Title: Apache 2.0 Buckets and Bucket Brigades

Apache HTTP Server Version 2.0

Buckets and Bucket Brigades

Buckets provide uniform access to a variety of data sources. Bucket brigades are collections of buckets usually use to represent a block of data. For instance, a bucket brigade may contain buckets of headers allocated from a request pool followed by a bucket representing a local file. A filter can add data before or after this file block without having to copy the the data. apr_brigade_to_iovec makes it easy to pass this scatter-write paradigm through the sockets layer all the way to the ethernet and disk controllers.

Types of buckets
Bucket virual functions
Using buckets and bucket brigades

Types of buckets

Apache provides a set of standard bucket types allowing data collection from a variety of sources:

Marker buckets
`transient`	`(const char *buf, apr_size_t nbyte)`
`transient`	Represents a data allocated off the stack. When the setaside function is called, this data is copied on to the heap.
`heap`	`(const char buf, apr_size_t nbyte, int copy, apr_size_t w)`
`heap`	Represents a data allocated from the heap.
`pool`	`(const char buf, apr_size_t length, apr_pool_t pool)`
`pool`	Represents a data that was allocated from a pool. IF this bucket is still available when the pool is cleared, the data is copied on to the heap.
`file`	`(apr_file_t *fd, apr_off_t offset, apr_size_t len)`
`file`	Represents a file on disk.
`mmap`	`(apr_mmap_t *mm, apr_off_t start, apr_size_t length)`
`mmap`	This bucket represents an MMAP'ed file.
`socket`	`(apr_socket_t *thissock)`
`socket`	Represents a socket connection to another machine.
`pipe`	`(apr_file_t *thispipe)`
`pipe`	Represents a pipe to another program.
`eos`	`(void)`
`eos`	Signifies that there will be no more data, ever. All filters MUST send all data to the next filter when they receive a bucket of this type.
`flush`	`(void)`
`flush`	Signifies that all data should be flushed to the next filter. The flush bucket should be sent with the other buckets.
Opaque buckets
`immortal`	`(const char *buf, apr_size_t nbyte)`
`immortal`	Represents a segment of data that the creator is willing to take responsability for. The core will do nothing with the data in an immortal bucket.

☆ ☆ ☆ ☆

[Problem 1] In the Apache buckets documentation, what must every filter do when it receives an eos bucket?
[Problem 2] Write a continuation of the Apache buckets and bucket brigades documentation, starting after its final sentence.

[Dataset extract]
☆ ☆ ☆ ☆

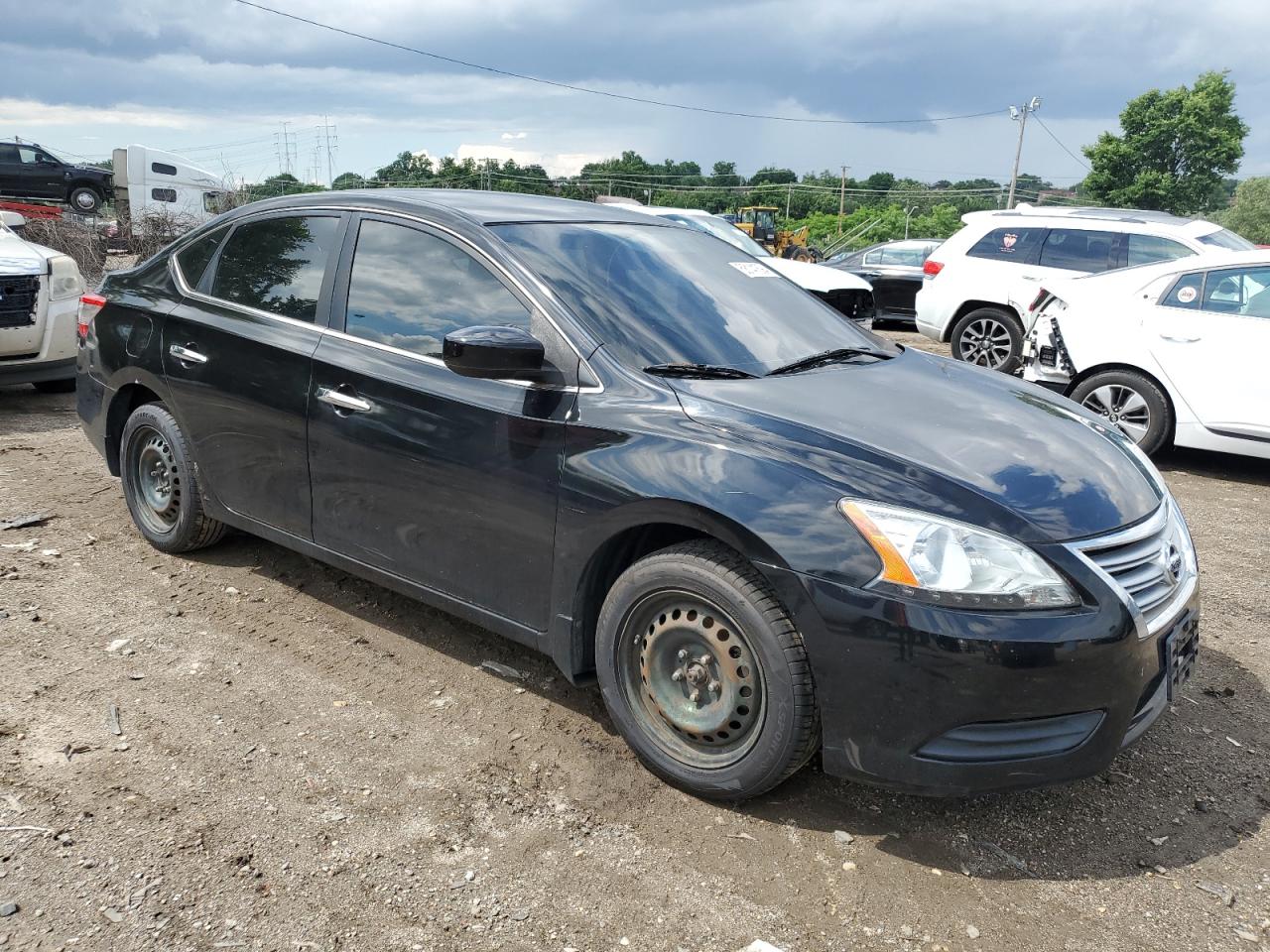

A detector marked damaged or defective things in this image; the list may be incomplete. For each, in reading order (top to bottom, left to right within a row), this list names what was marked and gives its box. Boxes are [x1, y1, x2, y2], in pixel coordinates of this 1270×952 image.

damaged white car [0, 214, 85, 393]
damaged white car [1021, 251, 1270, 459]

☆ ☆ ☆ ☆

[Final answer 1] It must send all data to the next filter.

[Final answer 2]
Bucket virual functions

Buckets implement a set of virtual functions so access and state in different bucket types may be handled uniformly. Following is a list of parameters and a description of each type of bucket followed by the funtion to be used if the bucket does not implement the virtual function:

`apr_bucket_read`	`(apr_bucket b, const char str, apr_size_t len, apr_read_type_e block)`
	Returns the address and size of the data in the bucket. If the data isn't in memory then it is read in and the bucket changes type so that it can refer to the new location of the data. If all the data doesn't fit in the bucket then a new bucket is inserted into the brigade to hold the rest of it.
	must be implemented
`apr_bucket_split`	`(apr_bucket *e, apr_off_t point)`
	Divides the data in a bucket into two regions. After a split the original bucket refers to the first part of the data and a new bucket inserted into the brigade after the original bucket refers to the second part of the data. Reference counts are maintained as necessary. If this is not implemented, apr_brigade_partition simply reads the bucket and creates new ones with the contents from either side of the divider.
	apr_bucket_split_notimpl
`apr_bucket_setaside`	`(apr_bucket *e)`
	Ensures that the data in the bucket has a long enough lifetime. Sometimes it is convenient to create a bucket referring to data on the stack in the expectation that it will be consumed (output to the network) before the stack is unwound. If that expectation turns out not to be valid, the setaside function is called to move the data somewhere safer.
	apr_bucket_setaside_notimpl
`apr_bucket_copy`	`(apr_bucket e, apr_bucket *c)`
	Makes a duplicate of the bucket structure as long as it's possible to have multiple references to a single copy of the data itself. Not all bucket types can be copied.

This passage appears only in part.